7-Eleven operator tries to fend off competition with P2-B outlay

Philippine Seven Corp. (PSC), the country’s leading convenience store operator, will double its capital outlays this year to P2 billion to boost its nationwide store network and fend off aggressive new competitors.

In a statement, the local licensee of 7-Eleven convenience stores in the country said it would increase its capital expenditures this year to open new stores and renovate close to 100 existing stores.

PSC “has taken steps to protect and expand its leadership in light of increased competition, recognizing that rewards for market share are especially strong in the convenience store sector,” the company said.

A key player in the local convenience store segment is Ministop, operated by Gokongwei-led Robinsons Retail Holdings Inc. It expects to end the year with 500 stores.

FamilyMart, a foreign franchise led by the Ayala and Rustan’s group, also entered the local market with the goal of opening 500 stores through 2018.

Also, Puregold Price Club Inc. plans to get into the convenience store business in a big way—it hopes to set up a 500-store network with Japanese chain Lawson by 2020.

The country’s biggest retailer SM group is also in talks to bring in Alfamart, the largest chain of convenience stores in Indonesia.

PSC ended the first semester with 1,121 stores—25.5 percent more than that of the same period last year.

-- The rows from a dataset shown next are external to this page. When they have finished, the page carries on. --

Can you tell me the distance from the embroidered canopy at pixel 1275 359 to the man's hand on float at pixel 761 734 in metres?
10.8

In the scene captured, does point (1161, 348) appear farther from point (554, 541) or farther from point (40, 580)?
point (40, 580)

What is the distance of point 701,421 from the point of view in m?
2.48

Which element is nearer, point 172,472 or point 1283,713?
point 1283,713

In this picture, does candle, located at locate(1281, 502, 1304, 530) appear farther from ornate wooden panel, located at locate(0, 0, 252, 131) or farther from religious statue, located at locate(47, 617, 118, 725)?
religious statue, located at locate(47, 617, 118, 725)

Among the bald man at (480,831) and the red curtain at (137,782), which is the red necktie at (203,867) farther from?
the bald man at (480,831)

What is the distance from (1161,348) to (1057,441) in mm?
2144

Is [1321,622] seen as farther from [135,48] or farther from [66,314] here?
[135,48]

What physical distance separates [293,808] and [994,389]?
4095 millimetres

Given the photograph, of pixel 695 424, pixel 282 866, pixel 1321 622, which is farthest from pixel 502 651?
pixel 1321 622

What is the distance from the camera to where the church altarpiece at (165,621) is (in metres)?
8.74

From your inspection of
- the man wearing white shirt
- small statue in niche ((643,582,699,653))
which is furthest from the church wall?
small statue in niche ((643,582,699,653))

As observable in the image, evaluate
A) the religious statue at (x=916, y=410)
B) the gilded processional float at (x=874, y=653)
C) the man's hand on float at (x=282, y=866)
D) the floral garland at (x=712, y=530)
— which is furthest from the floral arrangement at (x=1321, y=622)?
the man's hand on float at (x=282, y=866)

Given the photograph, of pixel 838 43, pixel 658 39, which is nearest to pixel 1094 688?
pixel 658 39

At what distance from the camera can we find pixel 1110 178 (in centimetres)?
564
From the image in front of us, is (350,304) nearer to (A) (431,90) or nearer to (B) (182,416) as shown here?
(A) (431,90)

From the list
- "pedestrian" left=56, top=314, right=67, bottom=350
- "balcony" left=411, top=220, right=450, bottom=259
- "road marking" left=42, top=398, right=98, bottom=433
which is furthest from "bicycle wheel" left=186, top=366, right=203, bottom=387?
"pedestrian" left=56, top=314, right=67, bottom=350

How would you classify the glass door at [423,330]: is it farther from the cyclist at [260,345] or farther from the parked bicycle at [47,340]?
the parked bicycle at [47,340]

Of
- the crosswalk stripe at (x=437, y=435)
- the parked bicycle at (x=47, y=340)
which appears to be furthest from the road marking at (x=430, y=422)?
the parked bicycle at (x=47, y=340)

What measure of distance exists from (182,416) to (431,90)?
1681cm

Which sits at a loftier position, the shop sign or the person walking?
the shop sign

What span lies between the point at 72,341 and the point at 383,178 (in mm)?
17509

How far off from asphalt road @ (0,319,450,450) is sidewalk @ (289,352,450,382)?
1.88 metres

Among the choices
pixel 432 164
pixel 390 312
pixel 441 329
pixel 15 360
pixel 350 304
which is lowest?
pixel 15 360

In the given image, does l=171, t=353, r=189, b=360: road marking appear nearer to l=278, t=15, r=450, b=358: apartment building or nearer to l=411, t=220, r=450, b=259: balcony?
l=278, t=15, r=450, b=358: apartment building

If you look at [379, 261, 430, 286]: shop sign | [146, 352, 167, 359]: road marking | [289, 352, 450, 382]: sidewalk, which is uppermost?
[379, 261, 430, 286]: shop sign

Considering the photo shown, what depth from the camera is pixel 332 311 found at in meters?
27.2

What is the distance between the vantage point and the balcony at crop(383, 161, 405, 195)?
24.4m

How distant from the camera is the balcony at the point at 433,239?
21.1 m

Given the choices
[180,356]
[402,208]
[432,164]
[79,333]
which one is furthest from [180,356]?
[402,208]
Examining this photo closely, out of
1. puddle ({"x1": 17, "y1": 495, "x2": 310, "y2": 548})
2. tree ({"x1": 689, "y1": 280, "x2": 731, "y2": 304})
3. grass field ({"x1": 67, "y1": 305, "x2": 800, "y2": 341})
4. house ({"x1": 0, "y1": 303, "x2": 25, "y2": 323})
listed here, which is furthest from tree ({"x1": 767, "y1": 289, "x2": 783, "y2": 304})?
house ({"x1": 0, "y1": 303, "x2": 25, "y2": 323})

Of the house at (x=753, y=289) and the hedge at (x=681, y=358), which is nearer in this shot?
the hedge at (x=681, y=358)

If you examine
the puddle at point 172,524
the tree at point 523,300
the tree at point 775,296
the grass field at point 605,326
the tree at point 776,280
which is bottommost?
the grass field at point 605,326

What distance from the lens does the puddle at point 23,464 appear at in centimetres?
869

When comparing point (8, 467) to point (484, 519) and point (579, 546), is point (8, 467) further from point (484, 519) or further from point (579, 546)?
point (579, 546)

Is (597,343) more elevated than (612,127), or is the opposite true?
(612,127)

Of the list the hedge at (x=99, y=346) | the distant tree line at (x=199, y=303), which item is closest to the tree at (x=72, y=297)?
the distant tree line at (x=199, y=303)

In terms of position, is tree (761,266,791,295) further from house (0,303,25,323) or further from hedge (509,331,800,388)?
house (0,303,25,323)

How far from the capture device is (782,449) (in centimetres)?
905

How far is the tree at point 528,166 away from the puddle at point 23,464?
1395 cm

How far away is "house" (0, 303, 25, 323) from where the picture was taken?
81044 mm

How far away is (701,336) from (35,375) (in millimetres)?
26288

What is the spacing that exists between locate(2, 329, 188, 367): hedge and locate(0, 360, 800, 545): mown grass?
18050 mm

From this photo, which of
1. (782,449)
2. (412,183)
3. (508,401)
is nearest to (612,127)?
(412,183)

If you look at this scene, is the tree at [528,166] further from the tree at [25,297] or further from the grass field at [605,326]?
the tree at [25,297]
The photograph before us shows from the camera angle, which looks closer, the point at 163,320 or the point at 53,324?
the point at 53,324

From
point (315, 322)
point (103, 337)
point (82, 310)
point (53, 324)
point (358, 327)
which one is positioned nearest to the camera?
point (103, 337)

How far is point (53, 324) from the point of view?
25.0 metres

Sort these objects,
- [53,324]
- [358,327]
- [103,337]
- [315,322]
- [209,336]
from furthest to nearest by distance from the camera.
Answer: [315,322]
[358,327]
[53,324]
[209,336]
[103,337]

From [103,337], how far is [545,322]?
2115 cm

On its financial performance, PSC grew its second quarter net profit by 24.6 percent year-on-year to P224 million. In the first semester, PSC posted a 9.4 percent year-on-year growth in net profit to P323.9 million.

Cash flow as measured by earnings before interest, taxes, depreciation and amortization for the six-month period rose by 17.7 percent year-on-year to P859.5 million.

In the second quarter alone, PSC said retail sales of all stores surged by 21.9 percent to P5.3 billion from the same period a year ago. For the six-month period, sales grew by 14.5 percent year-on-year to P9.78 billion.